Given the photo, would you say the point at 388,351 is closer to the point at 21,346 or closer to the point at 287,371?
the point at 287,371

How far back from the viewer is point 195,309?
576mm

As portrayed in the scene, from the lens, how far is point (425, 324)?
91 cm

* * *

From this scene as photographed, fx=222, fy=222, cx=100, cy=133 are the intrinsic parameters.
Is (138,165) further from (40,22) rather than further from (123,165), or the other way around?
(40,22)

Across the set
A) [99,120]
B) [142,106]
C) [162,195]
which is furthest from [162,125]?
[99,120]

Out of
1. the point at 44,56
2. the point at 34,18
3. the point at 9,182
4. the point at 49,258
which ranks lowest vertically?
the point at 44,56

* * *

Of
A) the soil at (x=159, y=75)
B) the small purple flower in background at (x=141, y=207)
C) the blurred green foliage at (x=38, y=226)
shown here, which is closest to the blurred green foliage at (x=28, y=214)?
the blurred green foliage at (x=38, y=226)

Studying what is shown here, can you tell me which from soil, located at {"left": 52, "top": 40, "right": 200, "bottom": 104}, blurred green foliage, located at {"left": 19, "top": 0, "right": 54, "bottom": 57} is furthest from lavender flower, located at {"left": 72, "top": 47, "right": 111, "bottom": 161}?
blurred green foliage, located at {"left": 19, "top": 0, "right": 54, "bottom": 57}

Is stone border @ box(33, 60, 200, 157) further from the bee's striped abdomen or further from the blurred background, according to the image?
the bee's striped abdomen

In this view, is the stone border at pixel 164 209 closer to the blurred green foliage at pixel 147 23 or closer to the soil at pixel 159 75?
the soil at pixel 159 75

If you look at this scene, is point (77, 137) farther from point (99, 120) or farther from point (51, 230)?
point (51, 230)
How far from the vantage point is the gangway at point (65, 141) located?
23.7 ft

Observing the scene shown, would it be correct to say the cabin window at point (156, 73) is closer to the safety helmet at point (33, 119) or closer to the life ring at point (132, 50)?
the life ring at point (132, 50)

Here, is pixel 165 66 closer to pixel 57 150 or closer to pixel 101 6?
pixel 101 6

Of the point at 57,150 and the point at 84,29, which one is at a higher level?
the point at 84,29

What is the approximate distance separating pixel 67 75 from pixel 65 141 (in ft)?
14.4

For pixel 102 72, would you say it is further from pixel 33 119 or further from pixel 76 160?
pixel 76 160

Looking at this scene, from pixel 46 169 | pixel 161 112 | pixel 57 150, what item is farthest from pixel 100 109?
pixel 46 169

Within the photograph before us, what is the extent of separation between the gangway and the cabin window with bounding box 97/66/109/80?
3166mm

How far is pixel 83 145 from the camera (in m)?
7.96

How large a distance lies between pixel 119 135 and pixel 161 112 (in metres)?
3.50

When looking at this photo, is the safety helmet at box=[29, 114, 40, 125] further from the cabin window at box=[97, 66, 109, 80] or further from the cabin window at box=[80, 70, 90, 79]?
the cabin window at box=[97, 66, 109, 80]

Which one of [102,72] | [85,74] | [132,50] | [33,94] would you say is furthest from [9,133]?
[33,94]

* * *

-- CHALLENGE --
List every line in the entries above that contains the string "distance", and treat uppercase and lowercase letters as different.

-- ANSWER TO THIS PROBLEM --
What is the approximate distance separating pixel 67 75 from pixel 65 141 (in ft)?
How large a distance lies between pixel 119 135 and pixel 161 112 (in metres)?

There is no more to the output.